▸ GIVEN INSTRUCTION 1
In the entries, starting with the first line and continuing through the line containing "0.46 meters", swap "the man playing drum" for "the drummer" at every occurrence and reproduce those lines with all else unchanged.

2. Test Period 2 (Validation):
   run_backtest(..., start_date="2024-07-01", end_date="2024-12-31")
   → Sharpe: 1.3, Drawdown: 15%

3. Compare:
   Period 2 slightly worse but consistent ✓
   Sharpe drop: 13% (acceptable variation)
   Drawdown increase: 3% (acceptable)

4. Test Period 3 (Recent):
   run_backtest(..., start_date="2024-10-01", end_date="2024-12-31")
   → Sharpe: 1.4, Drawdown: 11%

5. Analysis:
   Consistent performance across all periods ✓
   No significant degradation ✓
   Strategy is robust ✓

6. Decision:
   → Ready for deployment consideration
   → Review pre-deployment checklist

Cost: $0.003 (3 backtests)

Workflow 3: Before/After Improvement Testing

Goal: Validate that improvements actually helped

code
1. Baseline (before improvement):
   run_backtest(
       strategy_name="Strategy_original",
       start_date="2024-01-01",
       end_date="2024-12-31",
       ...
   )
   → Sharpe: 1.0, Drawdown: 18%, Win rate: 48%

2. Improve strategy (use improve-trading-strategies):
   refine_strategy(strategy_name="Strategy_original", changes="Add trailing stop", mode="new")

3. Test improvement:
   run_backtest(
       strategy_name="Strategy_original_refined",
       start_date="2024-01-01",  # SAME date range!
       end_date="2024-12-31",
       ...
   )
   → Sharpe: 1.3, Drawdown: 14%, Win rate: 52%

4. Compare (apples-to-apples on same data):
   Sharpe: +0.3 (+30%) ✓
   Drawdown: -4% (-22%) ✓
   Win rate: +4% (+8%) ✓
   → Clear improvement across all metrics

5. Validate on different period (avoid overfitting to test data):
   run_backtest(
       strategy_name="Strategy_original_refined",
       start_date="2023-07-01",  # Different period
       end_date="2023-12-31",
       ...
   )
   → Sharpe: 1.2 (still better than original's 1.0)
   → Improvement is real, not overfitted

6. Decision:
   → Keep improved version
   → Consider further optimization or deployment

Cost: $0.003 (3 backtests)

▸ GIVEN INSTRUCTION 2
Answer the following questions on the backtesting workflow:
(a) What Sharpe ratio did Test Period 3 (Recent) produce?
(b) Which change was passed to refine_strategy?
(c) What start date was used to validate the refined strategy on a different period?

[Source data]
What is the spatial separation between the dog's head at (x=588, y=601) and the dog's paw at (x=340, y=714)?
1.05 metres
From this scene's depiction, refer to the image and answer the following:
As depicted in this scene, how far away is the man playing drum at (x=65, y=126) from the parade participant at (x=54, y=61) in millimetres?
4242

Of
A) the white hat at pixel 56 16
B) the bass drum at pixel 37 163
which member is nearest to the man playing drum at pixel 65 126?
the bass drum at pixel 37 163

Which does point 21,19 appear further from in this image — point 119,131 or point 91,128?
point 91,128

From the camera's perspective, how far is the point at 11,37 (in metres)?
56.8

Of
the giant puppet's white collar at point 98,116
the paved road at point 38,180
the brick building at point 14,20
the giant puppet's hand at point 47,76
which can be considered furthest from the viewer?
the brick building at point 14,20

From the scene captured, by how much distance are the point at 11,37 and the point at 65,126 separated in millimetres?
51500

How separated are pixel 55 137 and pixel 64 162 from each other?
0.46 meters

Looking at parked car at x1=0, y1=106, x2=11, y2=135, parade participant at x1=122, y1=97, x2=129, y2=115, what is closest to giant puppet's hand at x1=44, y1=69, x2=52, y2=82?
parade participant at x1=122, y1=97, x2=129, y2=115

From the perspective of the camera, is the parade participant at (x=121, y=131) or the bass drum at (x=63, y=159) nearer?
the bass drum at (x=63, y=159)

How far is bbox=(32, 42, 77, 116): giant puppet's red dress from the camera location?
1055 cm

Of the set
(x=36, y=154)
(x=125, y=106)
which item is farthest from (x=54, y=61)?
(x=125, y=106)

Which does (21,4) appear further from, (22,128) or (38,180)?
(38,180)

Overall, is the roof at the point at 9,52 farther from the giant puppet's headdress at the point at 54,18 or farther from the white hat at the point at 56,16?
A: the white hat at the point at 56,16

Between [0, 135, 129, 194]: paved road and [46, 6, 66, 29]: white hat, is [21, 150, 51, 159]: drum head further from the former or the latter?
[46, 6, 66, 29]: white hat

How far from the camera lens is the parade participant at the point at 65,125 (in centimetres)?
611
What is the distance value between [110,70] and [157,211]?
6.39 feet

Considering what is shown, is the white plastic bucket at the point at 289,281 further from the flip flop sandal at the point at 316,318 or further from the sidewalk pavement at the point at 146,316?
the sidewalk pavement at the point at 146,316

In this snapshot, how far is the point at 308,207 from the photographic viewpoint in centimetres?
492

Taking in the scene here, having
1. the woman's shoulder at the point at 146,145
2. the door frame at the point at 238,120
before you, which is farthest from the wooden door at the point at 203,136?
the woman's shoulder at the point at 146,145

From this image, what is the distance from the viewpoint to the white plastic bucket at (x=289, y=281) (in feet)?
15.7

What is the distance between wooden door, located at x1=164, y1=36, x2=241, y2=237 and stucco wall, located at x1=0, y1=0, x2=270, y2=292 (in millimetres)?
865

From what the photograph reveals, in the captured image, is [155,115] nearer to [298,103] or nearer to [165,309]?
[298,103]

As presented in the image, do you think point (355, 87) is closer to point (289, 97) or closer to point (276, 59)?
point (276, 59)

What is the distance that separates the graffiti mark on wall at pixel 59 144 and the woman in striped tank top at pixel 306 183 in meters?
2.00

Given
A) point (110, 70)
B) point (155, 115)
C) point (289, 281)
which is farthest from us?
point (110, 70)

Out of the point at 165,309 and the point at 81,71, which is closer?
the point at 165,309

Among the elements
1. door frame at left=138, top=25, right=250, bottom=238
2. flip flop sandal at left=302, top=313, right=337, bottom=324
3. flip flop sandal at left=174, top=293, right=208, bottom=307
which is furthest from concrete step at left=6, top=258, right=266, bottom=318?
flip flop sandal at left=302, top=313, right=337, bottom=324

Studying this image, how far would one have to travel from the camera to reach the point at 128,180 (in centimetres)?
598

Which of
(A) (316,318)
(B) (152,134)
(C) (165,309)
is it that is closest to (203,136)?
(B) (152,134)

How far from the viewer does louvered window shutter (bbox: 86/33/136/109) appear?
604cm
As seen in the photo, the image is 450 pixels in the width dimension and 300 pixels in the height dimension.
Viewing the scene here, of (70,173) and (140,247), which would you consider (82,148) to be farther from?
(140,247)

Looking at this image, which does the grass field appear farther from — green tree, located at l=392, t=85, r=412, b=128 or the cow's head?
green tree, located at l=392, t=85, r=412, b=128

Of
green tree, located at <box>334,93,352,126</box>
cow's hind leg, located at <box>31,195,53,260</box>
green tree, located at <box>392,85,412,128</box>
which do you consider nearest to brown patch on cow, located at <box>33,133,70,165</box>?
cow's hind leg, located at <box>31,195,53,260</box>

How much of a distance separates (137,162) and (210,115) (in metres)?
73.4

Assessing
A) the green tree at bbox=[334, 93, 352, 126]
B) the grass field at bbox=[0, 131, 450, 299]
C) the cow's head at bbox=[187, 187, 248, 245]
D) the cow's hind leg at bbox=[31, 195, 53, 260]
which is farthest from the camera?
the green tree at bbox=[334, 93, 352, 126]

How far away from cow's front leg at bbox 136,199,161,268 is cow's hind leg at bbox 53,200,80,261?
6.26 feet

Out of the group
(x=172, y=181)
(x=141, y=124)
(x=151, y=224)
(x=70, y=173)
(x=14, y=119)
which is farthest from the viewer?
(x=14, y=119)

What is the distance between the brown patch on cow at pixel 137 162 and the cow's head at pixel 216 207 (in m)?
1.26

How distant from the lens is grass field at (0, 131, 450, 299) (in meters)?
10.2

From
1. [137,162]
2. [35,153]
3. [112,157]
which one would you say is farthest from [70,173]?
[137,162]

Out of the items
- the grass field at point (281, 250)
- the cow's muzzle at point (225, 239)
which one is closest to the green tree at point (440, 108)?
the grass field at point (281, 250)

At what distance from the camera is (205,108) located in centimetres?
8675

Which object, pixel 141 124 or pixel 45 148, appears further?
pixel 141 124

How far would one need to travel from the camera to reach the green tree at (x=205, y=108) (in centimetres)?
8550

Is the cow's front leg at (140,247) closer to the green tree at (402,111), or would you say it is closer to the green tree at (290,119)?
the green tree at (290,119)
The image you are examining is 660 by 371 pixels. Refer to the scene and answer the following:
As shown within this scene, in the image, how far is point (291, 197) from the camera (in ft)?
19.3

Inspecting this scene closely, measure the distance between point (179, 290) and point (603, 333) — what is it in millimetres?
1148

▸ FULL OUTPUT 1
What is the spatial separation between the dog's head at (x=588, y=601) and the dog's paw at (x=340, y=714)?
1.05 metres
From this scene's depiction, refer to the image and answer the following:
As depicted in this scene, how far away is the drummer at (x=65, y=126) from the parade participant at (x=54, y=61) in millimetres?
4242

Of
A) the white hat at pixel 56 16
B) the bass drum at pixel 37 163
which member is nearest to the drummer at pixel 65 126?
the bass drum at pixel 37 163

Which does point 21,19 appear further from in this image — point 119,131 or point 91,128?
point 91,128

From the camera's perspective, how far is the point at 11,37 (in metres)?
56.8

Of
the giant puppet's white collar at point 98,116
the paved road at point 38,180
the brick building at point 14,20
the giant puppet's hand at point 47,76
which can be considered furthest from the viewer?
the brick building at point 14,20

From the scene captured, by how much distance are the point at 11,37 and the point at 65,126 separated in millimetres?
51500

How separated are pixel 55 137 and pixel 64 162 from each other?
0.46 meters

▸ FULL OUTPUT 2
(a) 1.4
(b) "Add trailing stop"
(c) 2023-07-01